I'm seeing similar errors with osc/rdma in the ARMCI test suite. Interestingly, I only see them on shared memory and not when running with one process per node. Will have to investigate.

devreal commented 2 years ago

@hjelmn Did you find anything useful?

devreal commented 2 years ago

Funny thing: I cannot reproduce this issue with the test case provided at the top. Will have to use the ARMCI tests...
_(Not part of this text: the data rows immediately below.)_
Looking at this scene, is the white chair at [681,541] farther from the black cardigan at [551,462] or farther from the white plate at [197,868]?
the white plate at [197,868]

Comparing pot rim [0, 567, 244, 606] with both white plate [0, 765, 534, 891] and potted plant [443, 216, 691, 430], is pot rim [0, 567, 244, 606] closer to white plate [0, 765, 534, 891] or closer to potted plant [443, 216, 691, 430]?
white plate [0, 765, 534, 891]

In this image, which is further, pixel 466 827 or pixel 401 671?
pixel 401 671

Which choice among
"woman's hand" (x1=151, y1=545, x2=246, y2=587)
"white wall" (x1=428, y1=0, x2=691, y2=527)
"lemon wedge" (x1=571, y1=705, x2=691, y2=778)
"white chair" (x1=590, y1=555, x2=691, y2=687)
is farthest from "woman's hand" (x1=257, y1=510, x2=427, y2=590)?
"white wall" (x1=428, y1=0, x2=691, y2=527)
devreal commented 2 years ago

@benmenadue I see a similar problem with windows allocated through MPI_Win_allocated and filed https://github.com/open-mpi/ompi/issues/10521. In short, using hcoll causes a problem on the machine I'm using and leads osc/rdma to believe that all processes allocate the same window size when they don't. One workaround is to disable hcoll by passing --mca coll ^hcoll to mpirun. Any chance you could give that a try?

devreal commented 2 years ago

@jotabf I think I can reproduce a hang in MPI_Get with osc/rdma and btl/openib. I have not had any success in debugging this though. However, support for openib has been deprecated in the 4.x series and was removed in the 5.x release. The replacement for IB systems is osc/ucx, which should be selected by default on 5.0.x on your system and works for me.

jotabf commented 2 years ago

@devreal I mentioned there, but not here. The PR #10413 solve my problems. For now, I'm using a local code that I modified waiting for the changing incorporate into some official version.

Yes, I was using osc/rdma and btl/openib when I had this problem. I still have a problem in my code using osc/ucx with some unexpected synchronization. Because of this, I have avoided using it. Is it not possible to use osc/rdma in 5.x?

devreal commented 2 years ago

I still have a problem in my code using osc/ucx with some unexpected synchronization.

Do you have the details for that? Could you open a ticket (if there isn't one already)?

Because of this, I have avoided using it. Is it not possible to use osc/rdma in 5.x?

Technically yes, using either btl/tcp (likely slow because no RDMA) or btl/uct (currently broken, see https://github.com/open-mpi/ompi/issues/10522). The implementation officially supported by Mellanox is osc/ucx.

jotabf commented 2 years ago

I saw the problem in the Issue in https://github.com/open-mpi/ompi/issues/9580 . Initially, my problem was another, but from this point https://github.com/open-mpi/ompi/issues/9580#issuecomment-954090542, I noticed that my issue with osc/ucx. If it is not clear, I can try to reproduce the problem and open a new issue. However, I understood that the issue was about an atomic operation that still does not has a solution.